• Textauszug:

··········

Treffen in Ramstein

Panzer für die Ukraine: Waffen allein werden den Krieg nicht beenden

Christian Wolff20. Januar 2023
Die Rufe nach Kampfpanzern für die Ukraine werden immer lauter. Das ist nachvollziehbar und legitim. Ob der Krieg allein damit beendet werden kann, erscheint aber zunehmend zweifelhaft und gefährlich.

Seit Wochen ist im Blick auf den Angriffskrieg Russlands auf die Ukraine eine merkwürdige Debattenlage entstanden. Politisch und medial wird fast ausschließlich darüber diskutiert, welche Waffensysteme die NATO-Staaten, allen voran Deutschland, als nächstes an die Ukraine liefern sollen/müssen. Ist die eine Waffenlieferung freigegeben, kommt die nächste Forderung – begleitet von einer ziemlich absurden Rhetorik: Der Kanzler gerate „unter Druck“, wenn Frau Strack-Zimmermann oder Herr Hofreiter wieder die Lieferung von Waffen der nächsten Gewichtsklasse fordern und entsprechenden „Druck aufbauen“; der Kanzler müsse „Führung übernehmen“ und seine „zögerliche Haltung“ aufgeben. Inzwischen sind wir beim Panzer Leopard 2 gelandet. Es ist nur noch eine Frage der Zeit, wann die Lieferung von Kampfflugzeugen gefordert wird. Kein Wunder, dass im Zuge des Wechsels im Verteidigungsministerium ständig davon geredet wird „Wir befinden uns im Krieg“?

Wir stehen vor einem Dilemma

Dass Forderungen nach Waffen von der Ukraine an die NATO-Staaten gestellt werden, ist nachvollziehbar und absolut legitim. Die Ukraine wurde von Russland überfallen und wird seit dem 24. Februar 2022 durch horrende Kriegsverbrechen drangsaliert. Mehr noch: Russland zerstört mit zunehmender Intensität die Infrastruktur der Ukraine und durch die Bombardements der Städte die Lebensgrundlagen von Millionen Menschen. Das Bittere daran ist: Russland kommt trotz aller Rückschläge offensichtlich seinem Kriegsziel näher, die Ukraine als souveränen Staat auszulöschen. Das aber soll, ja muss unter allen Umständen verhindert werden. Viele meinen, dass ginge nur durch Waffenlieferungen.

··········

• Bereitgestellte Daten:
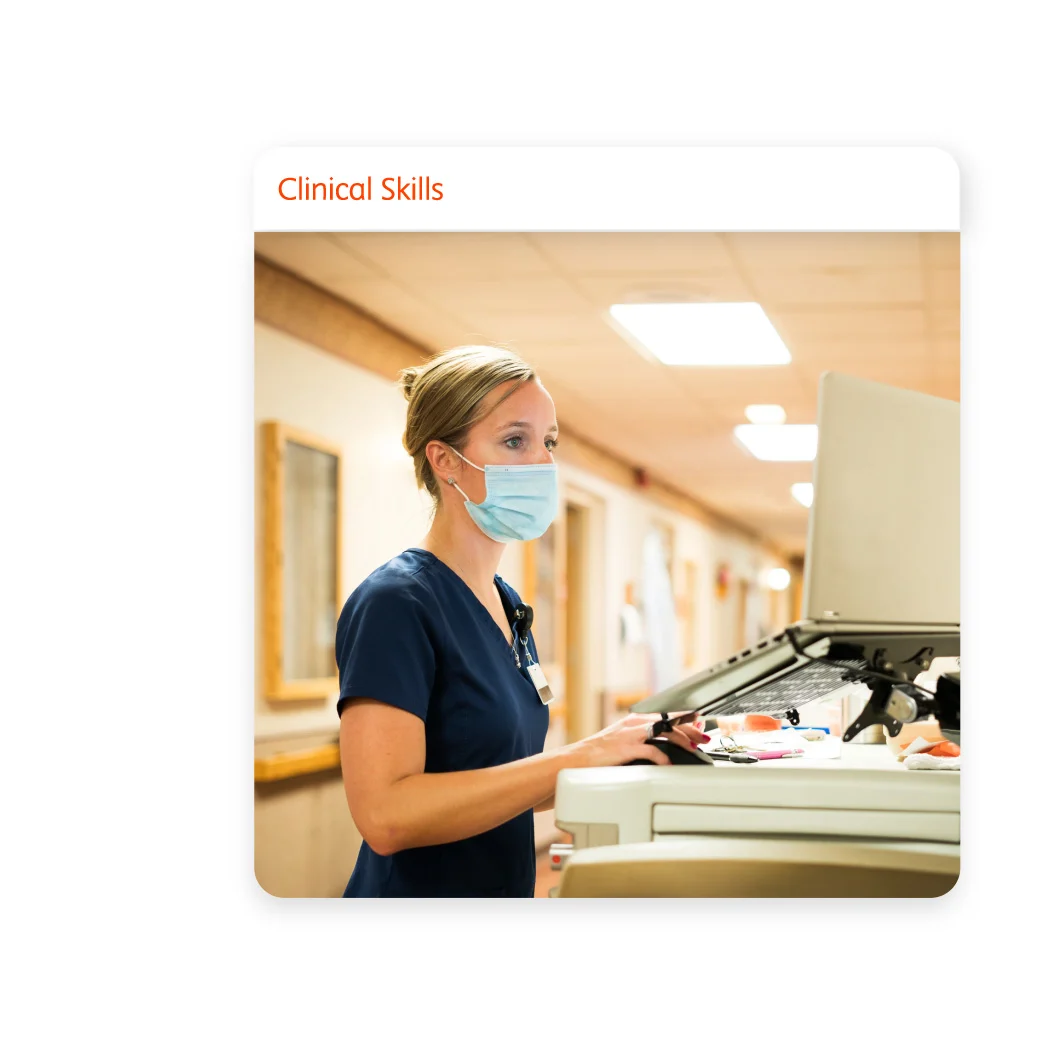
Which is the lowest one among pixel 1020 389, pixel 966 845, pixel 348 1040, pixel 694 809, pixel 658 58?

··········

Bei welchem Panzer ist die Debatte laut dem Textauszug über Panzer für die Ukraine inzwischen angekommen? Die Daten spielen hierfür keine Rolle.

• Richtiges Ergebnis:
Beim Panzer Leopard 2.